Prior to his time at the White House, Shirzad was assistant secretary for Import Administration at the U.S. Department of Commerce, where he administered the U.S. trade remedy laws, and was responsible for negotiating agreements in a number industry sectors around the globe. Prior to that, he was the trade policy coordinator on the Bush-Cheney Transition Team. He began his career in public service as international trade counsel on the majority staff of the U.S. Senate Committee on Finance under Chairman William V. Roth (R-DE). He previously practiced law in Washington, DC at Skadden, Arps, Slate, Meagher & Flom and Robins, Kaplan, Miller & Ciresi, where he advised clients on international trade and regulatory matters.

In his role at the White House, he was President Bush's representative to the G-8 ("G-8 Sherpa").

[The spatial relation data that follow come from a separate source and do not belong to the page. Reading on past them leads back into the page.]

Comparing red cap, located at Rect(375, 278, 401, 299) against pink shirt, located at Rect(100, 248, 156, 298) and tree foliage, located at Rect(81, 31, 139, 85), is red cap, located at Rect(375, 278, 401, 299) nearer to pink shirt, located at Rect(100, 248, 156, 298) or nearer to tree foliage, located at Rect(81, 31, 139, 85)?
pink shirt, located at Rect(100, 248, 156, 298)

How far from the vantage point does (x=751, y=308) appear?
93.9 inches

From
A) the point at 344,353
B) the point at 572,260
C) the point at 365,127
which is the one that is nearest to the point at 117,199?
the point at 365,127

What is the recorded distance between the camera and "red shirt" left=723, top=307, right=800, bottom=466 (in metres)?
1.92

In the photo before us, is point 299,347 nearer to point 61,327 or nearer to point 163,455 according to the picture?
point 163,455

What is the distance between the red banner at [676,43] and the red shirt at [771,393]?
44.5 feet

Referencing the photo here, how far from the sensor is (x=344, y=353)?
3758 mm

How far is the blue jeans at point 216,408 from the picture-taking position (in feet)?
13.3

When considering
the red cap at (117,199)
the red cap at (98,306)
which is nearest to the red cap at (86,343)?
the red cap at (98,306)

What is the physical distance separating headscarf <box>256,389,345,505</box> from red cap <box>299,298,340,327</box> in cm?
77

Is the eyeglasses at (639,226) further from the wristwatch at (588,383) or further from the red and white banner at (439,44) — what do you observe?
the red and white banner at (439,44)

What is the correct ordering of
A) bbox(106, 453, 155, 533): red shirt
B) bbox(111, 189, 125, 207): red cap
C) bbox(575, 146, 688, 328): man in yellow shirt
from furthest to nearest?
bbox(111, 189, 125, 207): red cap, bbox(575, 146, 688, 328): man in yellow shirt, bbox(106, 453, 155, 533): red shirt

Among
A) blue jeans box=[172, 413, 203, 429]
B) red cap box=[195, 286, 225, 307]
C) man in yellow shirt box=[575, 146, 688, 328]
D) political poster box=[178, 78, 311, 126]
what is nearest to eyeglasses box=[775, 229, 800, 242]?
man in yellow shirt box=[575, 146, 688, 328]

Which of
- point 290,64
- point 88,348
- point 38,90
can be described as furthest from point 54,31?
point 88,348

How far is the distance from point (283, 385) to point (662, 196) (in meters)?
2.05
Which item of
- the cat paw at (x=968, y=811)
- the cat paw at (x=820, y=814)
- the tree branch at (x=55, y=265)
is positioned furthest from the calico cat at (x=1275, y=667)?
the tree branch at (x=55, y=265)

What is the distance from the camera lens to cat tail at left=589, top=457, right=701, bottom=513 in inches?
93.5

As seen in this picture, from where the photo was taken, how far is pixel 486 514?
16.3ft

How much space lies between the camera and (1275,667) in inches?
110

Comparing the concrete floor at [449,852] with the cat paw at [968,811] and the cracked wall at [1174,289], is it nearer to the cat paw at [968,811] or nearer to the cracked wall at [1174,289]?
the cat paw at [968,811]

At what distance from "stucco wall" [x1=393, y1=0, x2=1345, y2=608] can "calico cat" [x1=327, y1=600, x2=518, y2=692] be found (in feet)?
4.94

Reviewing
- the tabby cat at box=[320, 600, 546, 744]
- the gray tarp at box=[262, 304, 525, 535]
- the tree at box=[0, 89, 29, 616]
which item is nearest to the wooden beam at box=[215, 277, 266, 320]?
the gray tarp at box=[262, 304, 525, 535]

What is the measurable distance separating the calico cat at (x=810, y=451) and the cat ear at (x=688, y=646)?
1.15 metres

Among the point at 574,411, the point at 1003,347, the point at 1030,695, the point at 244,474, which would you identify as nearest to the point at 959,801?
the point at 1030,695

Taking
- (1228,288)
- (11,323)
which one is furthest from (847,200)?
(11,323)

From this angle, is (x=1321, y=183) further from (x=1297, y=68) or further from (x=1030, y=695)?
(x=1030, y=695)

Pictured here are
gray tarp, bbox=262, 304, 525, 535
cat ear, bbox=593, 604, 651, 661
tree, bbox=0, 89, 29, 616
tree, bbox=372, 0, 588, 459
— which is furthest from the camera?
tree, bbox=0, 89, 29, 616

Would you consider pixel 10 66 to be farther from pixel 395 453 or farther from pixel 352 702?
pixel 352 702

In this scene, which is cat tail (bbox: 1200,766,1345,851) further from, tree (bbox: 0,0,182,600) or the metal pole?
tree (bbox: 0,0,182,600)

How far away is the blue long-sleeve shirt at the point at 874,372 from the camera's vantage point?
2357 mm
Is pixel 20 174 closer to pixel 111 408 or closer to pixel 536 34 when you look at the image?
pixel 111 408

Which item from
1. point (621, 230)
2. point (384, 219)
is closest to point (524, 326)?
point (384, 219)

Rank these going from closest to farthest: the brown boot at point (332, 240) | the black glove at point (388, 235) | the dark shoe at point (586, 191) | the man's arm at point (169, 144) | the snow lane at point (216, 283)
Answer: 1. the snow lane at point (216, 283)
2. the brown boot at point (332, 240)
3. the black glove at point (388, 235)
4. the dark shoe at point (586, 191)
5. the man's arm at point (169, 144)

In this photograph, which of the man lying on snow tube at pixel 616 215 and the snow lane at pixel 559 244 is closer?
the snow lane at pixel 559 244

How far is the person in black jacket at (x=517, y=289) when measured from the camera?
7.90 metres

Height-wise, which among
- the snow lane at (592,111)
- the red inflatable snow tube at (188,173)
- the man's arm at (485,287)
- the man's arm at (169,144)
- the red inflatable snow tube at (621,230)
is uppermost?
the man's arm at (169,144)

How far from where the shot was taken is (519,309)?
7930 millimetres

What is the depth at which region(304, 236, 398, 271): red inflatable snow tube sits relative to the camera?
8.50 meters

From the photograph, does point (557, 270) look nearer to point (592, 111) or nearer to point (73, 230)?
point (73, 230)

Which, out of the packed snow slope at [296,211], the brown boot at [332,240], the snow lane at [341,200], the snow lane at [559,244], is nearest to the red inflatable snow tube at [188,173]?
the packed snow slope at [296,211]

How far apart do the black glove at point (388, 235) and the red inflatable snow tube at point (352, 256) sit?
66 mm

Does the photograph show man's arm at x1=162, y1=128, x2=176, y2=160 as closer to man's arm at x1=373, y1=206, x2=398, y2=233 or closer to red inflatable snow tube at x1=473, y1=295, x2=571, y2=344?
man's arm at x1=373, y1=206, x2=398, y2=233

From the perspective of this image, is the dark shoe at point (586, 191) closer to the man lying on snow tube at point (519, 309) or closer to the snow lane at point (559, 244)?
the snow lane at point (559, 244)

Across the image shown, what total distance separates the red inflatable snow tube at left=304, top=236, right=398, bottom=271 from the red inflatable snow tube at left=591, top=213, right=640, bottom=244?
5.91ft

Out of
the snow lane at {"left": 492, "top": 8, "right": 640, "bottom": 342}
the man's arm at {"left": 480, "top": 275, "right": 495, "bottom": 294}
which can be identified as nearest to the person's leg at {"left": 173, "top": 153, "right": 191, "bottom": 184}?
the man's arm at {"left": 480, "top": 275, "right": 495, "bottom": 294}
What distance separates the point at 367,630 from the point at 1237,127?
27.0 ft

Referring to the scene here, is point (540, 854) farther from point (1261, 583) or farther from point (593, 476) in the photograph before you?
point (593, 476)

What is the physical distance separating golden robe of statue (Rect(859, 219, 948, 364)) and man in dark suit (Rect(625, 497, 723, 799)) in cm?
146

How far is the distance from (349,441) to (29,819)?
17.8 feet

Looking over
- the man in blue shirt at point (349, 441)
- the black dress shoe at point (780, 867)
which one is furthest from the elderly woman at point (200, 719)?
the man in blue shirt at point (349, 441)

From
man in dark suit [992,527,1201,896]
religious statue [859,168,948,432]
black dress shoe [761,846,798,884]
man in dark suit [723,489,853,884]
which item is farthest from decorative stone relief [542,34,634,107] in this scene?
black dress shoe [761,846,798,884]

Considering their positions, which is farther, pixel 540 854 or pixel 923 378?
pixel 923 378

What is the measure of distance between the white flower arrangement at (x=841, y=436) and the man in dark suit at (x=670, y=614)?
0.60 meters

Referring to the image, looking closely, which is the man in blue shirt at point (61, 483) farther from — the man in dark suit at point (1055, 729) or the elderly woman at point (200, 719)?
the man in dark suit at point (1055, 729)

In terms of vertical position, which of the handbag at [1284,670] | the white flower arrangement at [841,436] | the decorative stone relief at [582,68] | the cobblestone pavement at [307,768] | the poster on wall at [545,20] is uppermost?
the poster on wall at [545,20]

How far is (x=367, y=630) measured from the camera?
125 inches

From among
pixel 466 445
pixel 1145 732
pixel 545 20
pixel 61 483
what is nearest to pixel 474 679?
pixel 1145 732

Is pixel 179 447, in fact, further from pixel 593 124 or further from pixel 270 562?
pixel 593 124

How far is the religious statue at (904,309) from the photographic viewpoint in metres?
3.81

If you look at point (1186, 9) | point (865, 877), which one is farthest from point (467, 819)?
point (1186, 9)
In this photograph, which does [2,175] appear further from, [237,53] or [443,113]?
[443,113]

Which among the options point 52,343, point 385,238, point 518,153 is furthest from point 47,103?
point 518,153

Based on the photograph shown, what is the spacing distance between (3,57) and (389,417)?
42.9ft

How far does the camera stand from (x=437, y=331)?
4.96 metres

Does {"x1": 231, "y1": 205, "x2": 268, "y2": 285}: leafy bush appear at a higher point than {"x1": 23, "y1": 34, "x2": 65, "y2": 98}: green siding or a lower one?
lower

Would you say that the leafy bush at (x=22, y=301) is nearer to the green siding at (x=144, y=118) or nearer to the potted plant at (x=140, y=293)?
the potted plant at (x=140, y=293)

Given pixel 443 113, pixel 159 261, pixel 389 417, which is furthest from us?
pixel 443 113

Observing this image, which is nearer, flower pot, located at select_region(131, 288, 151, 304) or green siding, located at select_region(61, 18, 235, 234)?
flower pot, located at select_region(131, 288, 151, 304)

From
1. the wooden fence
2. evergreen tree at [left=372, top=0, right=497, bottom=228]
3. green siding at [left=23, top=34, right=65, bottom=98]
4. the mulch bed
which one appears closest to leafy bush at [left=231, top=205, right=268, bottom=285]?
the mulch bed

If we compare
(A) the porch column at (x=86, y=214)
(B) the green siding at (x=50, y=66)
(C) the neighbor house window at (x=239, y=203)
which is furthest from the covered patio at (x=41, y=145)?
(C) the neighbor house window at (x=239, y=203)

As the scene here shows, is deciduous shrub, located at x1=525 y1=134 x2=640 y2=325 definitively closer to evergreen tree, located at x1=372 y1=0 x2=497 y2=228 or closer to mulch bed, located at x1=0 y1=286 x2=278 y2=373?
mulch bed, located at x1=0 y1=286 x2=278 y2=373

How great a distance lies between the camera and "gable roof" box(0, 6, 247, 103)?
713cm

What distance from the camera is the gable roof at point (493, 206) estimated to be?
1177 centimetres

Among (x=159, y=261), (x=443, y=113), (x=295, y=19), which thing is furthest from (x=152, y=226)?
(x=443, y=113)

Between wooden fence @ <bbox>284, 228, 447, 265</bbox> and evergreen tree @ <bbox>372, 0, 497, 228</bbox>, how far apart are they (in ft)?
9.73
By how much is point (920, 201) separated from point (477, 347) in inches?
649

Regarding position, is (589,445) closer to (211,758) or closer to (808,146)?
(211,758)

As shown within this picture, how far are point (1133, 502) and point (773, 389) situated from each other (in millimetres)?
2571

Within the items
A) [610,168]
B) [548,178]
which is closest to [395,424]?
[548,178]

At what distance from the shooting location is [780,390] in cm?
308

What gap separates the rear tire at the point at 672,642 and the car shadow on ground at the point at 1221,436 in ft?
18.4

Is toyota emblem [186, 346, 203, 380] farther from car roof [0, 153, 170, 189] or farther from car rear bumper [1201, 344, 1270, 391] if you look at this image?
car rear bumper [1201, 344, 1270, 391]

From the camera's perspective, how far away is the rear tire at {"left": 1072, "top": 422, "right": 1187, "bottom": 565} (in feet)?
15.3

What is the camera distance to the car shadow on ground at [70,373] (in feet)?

Previous positions held by Faryar include Assistant Secretary for Import Administration, U.S. Department of Commerce; International Trade Counsel, U.S. Senate Finance Committee; and Associate Attorney at the International Trade Group at Skadden, Arps, Slate, Meagher & Flom.

Born to Iranian parents in London, Faryar has a Bachelor of Science degree in finance from the University of Maryland; a Master of Public Policy from the John F. Kennedy School of Government, Harvard University; and a law degree from the University of Virginia School of Law.

Shirzad joined Goldman, Sachs & Co. in August 2006 and is a managing director, and Global Head of Government Affairs. Shirzad recently received the Ellis Island Medal of Honor.

In 2013, Shirzad was a signatory to an amicus curiae brief submitted to the Supreme Court in support of same-sex marriage during the Hollingsworth v. Perry case.